Fragmento de lectura ▸
**********
Son muchas las cuestiones y lagunas asociadas a la realidad vivida con el coronavirus y especialmente de esta nueva cotidianidad en la que estamos insertos. Mientras escribo esto, escucho la radio y me encuentro con uno de los muchos retratos de esta nueva sociedad. Un padre se queja, después de haber realizado la oportuna denuncia en la comisaría, de que su hijo internado en un Instituto Psiquiátrico, se encuentra en una situación de abandono sanitario. Apenas si se esta siguiendo un tratamiento con los internados, ni en su dimensión específica de enfermos mentales, ni en la atención más genérica referida al coronavirus. Este es uno de los muchos hecho que podemos recoger de nuestra vida cotidiana.
Primero fueron los geriátricos y las residencias de mayores, en las que se habían ido contaminando las personas residentes y trabajadoras. Estos Centros se hicieron visibles a la sociedad y el bochorno fue generalizado al verificar el mar trato que estaban recibiendo nuestros mayores. Todos quedamos consternados y perpplejos por su olvido, por quedar relegados o excluidos en la atención sanitaria, priorizando a otras personas que poseían una mayor probabilidad vital. Nos escandalizamos porque morían en la soledad y porque además no podían ser enterrados de manera inmediata y acompañados por sus familiares.Y muchos más detalles escabrosos que podríamos exponer pero que no recogemos porque sentimos vergüenza de nuestra propia sociedad, sintiéndonos indignados con los gestores políticos de estos Centros.
**********
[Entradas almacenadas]
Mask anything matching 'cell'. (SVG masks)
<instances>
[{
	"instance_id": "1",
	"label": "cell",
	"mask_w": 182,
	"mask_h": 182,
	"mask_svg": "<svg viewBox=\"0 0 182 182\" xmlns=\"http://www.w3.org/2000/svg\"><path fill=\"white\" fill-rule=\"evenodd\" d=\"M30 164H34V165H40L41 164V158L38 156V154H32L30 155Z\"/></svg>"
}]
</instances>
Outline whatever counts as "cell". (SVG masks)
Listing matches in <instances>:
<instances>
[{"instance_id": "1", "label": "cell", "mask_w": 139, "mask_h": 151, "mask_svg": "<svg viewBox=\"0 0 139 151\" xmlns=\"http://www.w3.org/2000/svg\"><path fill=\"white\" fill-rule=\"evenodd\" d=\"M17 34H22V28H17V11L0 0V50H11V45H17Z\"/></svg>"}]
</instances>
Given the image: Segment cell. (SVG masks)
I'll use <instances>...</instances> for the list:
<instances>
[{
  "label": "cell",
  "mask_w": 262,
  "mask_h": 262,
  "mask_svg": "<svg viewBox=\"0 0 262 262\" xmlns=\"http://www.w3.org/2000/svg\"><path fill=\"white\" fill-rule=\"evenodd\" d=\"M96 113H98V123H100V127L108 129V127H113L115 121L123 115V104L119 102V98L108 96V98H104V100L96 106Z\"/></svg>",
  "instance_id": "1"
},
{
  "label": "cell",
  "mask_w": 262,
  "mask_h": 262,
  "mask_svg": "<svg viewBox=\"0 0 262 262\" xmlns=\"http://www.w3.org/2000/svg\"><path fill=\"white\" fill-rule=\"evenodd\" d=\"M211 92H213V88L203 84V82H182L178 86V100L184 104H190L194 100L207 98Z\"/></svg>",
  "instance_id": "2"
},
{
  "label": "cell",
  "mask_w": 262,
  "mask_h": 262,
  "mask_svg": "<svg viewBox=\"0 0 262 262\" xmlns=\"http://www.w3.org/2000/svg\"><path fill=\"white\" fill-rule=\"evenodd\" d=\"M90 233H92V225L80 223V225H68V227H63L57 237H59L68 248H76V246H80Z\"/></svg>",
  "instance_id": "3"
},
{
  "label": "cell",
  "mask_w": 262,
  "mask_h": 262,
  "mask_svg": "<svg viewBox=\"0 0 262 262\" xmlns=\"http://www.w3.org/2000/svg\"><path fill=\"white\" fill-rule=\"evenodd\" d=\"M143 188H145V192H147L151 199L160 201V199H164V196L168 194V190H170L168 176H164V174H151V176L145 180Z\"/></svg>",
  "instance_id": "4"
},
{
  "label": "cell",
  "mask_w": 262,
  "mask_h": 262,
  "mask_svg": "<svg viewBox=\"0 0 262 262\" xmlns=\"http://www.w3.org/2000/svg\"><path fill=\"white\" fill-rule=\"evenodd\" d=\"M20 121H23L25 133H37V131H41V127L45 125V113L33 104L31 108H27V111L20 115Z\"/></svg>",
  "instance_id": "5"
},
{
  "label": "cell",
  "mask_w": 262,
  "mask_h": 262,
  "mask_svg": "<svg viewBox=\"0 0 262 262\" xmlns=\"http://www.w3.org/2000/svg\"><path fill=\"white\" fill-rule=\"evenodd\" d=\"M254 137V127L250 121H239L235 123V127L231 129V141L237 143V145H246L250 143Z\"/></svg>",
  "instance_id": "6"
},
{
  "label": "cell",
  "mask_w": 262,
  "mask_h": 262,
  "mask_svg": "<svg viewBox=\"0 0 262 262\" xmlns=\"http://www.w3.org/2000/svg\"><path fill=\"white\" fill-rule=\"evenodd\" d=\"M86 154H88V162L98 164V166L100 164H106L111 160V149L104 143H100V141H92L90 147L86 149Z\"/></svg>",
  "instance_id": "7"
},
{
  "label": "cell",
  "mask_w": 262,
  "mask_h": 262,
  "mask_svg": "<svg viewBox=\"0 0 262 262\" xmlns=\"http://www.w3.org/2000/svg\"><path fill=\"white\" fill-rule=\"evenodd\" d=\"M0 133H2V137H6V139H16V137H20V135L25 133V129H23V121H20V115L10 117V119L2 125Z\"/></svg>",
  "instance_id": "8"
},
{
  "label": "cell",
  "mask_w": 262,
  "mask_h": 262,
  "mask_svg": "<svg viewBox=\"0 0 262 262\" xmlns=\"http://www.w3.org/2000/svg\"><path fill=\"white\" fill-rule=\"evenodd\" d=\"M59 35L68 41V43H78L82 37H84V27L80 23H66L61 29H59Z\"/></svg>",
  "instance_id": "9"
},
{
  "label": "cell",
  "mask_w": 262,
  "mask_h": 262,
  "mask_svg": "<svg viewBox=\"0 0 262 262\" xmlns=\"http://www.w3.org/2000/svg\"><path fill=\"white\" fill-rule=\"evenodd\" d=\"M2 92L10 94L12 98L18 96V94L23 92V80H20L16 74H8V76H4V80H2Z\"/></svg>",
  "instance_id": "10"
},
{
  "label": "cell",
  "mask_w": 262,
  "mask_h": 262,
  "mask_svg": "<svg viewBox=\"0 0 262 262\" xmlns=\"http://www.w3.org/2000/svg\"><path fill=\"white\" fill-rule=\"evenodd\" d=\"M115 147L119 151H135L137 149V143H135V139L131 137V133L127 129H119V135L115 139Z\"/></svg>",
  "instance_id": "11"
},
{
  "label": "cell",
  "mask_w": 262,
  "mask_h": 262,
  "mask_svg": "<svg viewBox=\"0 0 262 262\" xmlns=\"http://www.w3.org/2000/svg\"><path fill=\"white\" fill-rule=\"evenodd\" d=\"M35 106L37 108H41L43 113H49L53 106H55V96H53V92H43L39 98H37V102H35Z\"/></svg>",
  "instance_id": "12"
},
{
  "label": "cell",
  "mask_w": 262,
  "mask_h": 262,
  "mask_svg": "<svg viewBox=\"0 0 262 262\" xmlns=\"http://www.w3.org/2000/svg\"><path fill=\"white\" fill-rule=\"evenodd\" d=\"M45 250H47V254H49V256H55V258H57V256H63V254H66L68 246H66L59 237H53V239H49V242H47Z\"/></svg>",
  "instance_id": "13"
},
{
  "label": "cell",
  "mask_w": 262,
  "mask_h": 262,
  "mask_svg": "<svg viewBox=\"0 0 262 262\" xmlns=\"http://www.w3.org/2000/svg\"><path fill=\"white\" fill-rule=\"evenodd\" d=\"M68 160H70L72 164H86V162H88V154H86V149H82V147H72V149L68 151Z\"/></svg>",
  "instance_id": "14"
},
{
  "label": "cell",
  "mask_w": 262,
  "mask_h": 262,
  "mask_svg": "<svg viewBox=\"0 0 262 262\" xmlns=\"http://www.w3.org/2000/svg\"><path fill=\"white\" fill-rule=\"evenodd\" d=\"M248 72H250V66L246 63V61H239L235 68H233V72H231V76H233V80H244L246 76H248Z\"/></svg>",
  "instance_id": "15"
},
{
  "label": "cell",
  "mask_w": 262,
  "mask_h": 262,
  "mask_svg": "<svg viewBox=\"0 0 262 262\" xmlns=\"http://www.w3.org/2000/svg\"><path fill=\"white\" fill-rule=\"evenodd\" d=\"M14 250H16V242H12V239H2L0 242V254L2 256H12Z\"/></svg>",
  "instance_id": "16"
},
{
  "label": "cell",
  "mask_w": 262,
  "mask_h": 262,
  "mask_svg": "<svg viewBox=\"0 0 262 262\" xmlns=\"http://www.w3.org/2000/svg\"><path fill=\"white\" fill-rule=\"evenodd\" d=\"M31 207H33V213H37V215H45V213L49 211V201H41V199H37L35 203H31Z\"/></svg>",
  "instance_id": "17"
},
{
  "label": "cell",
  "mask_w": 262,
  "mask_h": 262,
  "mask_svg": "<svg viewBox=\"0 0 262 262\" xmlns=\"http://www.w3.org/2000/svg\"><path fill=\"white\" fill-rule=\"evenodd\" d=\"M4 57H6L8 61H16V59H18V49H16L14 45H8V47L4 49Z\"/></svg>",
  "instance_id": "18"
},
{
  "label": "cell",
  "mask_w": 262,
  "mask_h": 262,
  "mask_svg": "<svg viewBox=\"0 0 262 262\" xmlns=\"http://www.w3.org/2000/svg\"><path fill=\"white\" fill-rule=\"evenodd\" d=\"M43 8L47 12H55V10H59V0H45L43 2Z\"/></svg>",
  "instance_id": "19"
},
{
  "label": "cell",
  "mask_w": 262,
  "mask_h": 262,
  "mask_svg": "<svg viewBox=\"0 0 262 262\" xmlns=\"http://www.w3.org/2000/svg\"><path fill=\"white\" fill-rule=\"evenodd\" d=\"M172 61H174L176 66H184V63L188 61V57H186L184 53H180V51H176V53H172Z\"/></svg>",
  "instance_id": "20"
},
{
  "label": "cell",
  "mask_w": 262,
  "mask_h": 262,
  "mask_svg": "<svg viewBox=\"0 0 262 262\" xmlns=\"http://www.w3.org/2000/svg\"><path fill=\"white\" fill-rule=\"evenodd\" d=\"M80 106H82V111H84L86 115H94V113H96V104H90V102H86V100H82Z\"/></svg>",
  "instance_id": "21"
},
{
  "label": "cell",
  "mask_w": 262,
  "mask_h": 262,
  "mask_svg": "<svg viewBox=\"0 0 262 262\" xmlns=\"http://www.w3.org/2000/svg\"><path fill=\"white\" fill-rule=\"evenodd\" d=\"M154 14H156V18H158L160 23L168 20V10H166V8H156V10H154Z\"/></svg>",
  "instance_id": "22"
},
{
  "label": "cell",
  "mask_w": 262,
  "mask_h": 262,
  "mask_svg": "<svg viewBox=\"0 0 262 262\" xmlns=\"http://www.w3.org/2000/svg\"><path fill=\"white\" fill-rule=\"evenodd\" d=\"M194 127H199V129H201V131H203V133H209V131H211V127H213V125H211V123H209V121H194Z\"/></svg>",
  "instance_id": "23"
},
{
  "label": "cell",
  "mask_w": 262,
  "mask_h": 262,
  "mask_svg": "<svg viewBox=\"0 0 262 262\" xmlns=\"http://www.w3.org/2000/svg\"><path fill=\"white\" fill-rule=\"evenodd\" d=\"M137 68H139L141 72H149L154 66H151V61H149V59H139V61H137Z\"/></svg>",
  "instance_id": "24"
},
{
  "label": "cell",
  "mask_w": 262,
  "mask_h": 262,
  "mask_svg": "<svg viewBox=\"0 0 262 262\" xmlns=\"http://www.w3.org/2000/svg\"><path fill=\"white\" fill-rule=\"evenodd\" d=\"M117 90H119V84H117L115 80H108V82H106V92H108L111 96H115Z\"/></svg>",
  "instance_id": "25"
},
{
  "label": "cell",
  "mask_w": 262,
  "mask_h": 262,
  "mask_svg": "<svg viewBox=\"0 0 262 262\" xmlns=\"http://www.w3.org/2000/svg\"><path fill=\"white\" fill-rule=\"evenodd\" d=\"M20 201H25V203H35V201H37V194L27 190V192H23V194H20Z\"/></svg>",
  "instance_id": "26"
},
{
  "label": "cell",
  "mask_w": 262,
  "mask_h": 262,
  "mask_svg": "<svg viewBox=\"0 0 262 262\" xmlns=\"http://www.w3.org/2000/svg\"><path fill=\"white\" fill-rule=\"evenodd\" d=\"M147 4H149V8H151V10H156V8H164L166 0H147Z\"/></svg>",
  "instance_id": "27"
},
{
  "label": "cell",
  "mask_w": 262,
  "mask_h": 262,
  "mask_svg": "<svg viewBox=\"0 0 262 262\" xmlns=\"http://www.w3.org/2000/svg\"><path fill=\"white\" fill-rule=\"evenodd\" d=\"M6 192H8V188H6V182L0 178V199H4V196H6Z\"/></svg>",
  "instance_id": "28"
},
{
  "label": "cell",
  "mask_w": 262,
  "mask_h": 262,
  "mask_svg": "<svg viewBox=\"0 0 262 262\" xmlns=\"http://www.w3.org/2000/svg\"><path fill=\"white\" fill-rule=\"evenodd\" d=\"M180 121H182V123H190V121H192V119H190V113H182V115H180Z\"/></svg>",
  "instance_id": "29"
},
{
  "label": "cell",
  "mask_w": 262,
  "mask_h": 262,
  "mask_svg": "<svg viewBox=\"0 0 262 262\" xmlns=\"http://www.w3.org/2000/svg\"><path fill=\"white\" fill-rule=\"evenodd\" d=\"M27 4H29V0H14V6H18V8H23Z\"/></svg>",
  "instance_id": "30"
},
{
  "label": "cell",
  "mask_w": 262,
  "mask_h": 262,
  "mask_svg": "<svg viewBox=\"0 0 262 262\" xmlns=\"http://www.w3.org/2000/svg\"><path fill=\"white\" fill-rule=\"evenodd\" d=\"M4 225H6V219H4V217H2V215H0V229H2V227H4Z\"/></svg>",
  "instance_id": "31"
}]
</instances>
**********
Ejercicios propuestos ▸
1 > Según el fragmento sobre el coronavirus, ¿qué centros fueron los primeros en hacerse visibles a la sociedad?
2 > Reproduce del fragmento sobre el coronavirus el pasaje que va desde "Son muchas las" hasta "nuestra vida cotidiana.".
Las filas provienen de una fuente distinta a la del fragmento.

Soluciones ▸
1 > Los geriátricos y las residencias de mayores.

2 >
Son muchas las cuestiones y lagunas asociadas a la realidad vivida con el coronavirus y especialmente de esta nueva cotidianidad en la que estamos insertos. Mientras escribo esto, escucho la radio y me encuentro con uno de los muchos retratos de esta nueva sociedad. Un padre se queja, después de haber realizado la oportuna denuncia en la comisaría, de que su hijo internado en un Instituto Psiquiátrico, se encuentra en una situación de abandono sanitario. Apenas si se esta siguiendo un tratamiento con los internados, ni en su dimensión específica de enfermos mentales, ni en la atención más genérica referida al coronavirus. Este es uno de los muchos hecho que podemos recoger de nuestra vida cotidiana.